How to implement oversampling in Cifar-10?

Josiane_Rodrigues · April 25, 2018, 2:19pm

Hi,

I need to train a convolution network using some oversampling technique in the Cifar-10 database. But I do not know how to do it in Pytorch. First I need to simulate the problem of class imbalance at the dataset, because CIFAR-10 is a balanced dataset. And then apply some oversampling technique. Could someone give me an example?

ptrblck · April 25, 2018, 3:15pm

Would it work for you if you just oversample a specific class?


train_dataset = torchvision.datasets.CIFAR10(root='YOUR_PATH,
                                             transform=torchvision.transforms.ToTensor())
target = train_dataset.train_labels
class_sample_count = np.unique(target, return_counts=True)[1]
print(class_sample_count)

# oversample class 0
class_sample_count[0] = 50

weight = 1. / class_sample_count
samples_weight = weight[target]
samples_weight = torch.from_numpy(samples_weight)
sampler = WeightedRandomSampler(samples_weight, len(samples_weight))

train_loader = DataLoader(
    train_dataset, batch_size=10, num_workers=1, sampler=sampler)

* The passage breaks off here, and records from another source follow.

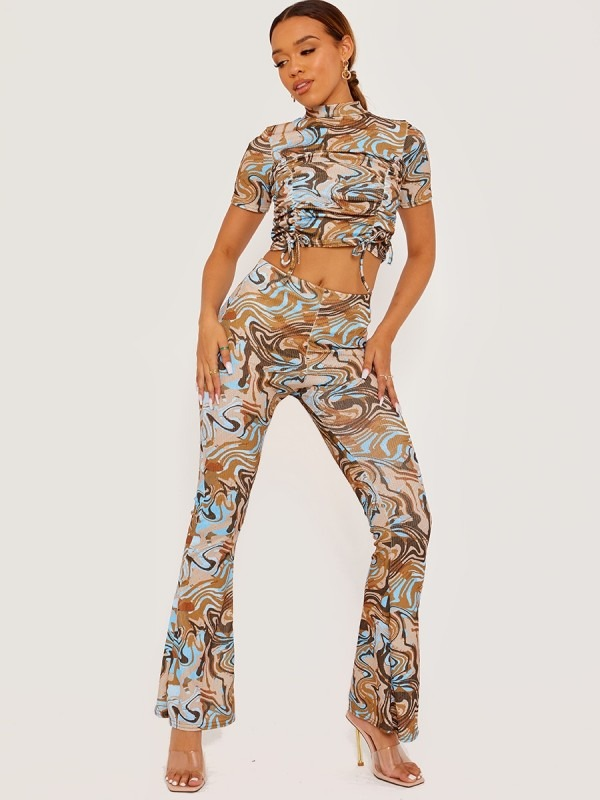 Marble Effect High Neck Crop Top & Trouser Co-ord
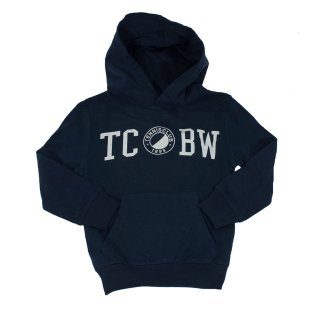 TC 1899 BW Kapuzenpullover | Kinder | navy |
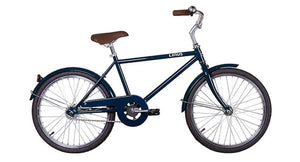 "Linus Lil Roadster 20"" In Store Pickup"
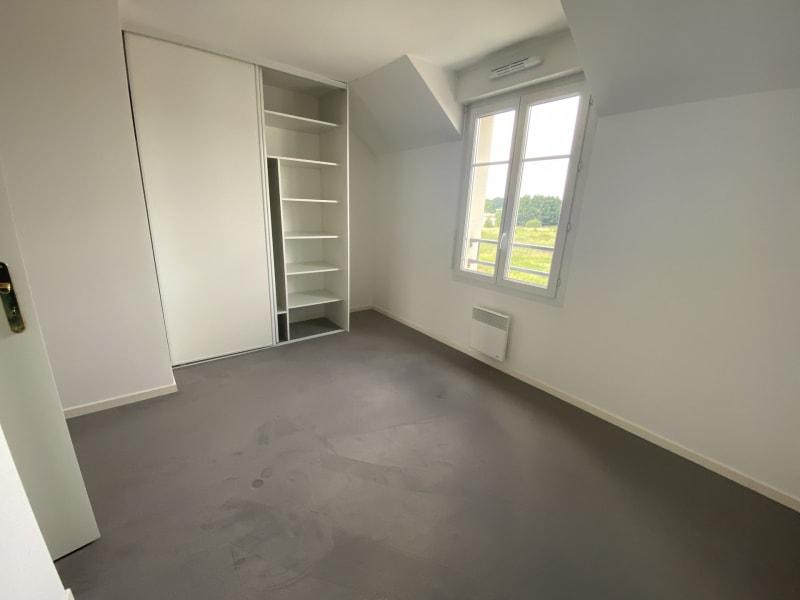 Vendita appartamento Villiers-sur-orge 197600€ - Fotografia 5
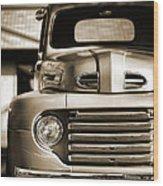 1950 Ford F-100 Wood Print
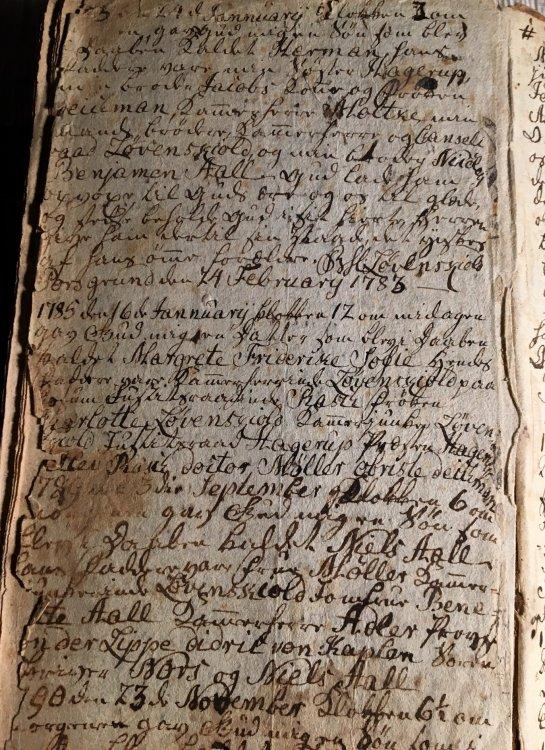 side 2.. (2).jpg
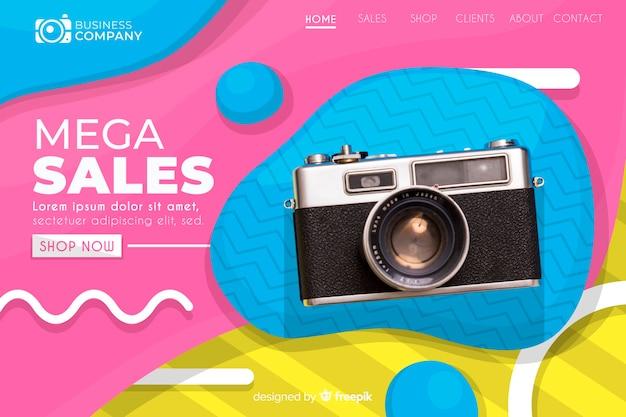 Verkaufszielseite mit foto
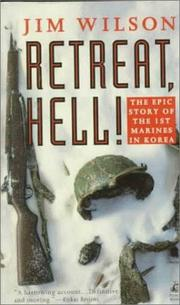 Cover of: Retreat, Hell!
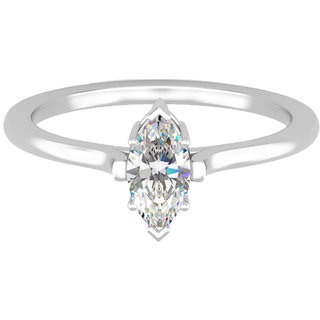 Exemplary Solitaire Ring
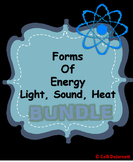 Forms of Energy Bundle (Light, Sound, Heat)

for i, (data, target) in enumerate(train_loader):
    print "batch index {}, class 0 {}, other classes {}".format(
        i,
        len(np.where(target.numpy() == 0)[0]),
        len(np.where(target.numpy != 0)[0]))

Josiane_Rodrigues · April 25, 2018, 4:07pm

Thank you @ptrblck.

Does this code unbalance just one class? Would I need to adjust any parameters in the training?

ptrblck · April 25, 2018, 4:14pm

Sorry, I might misunderstood your question.
First you would like to simulate an imbalanced dataset and later oversample such that the batch contains equal number of classes?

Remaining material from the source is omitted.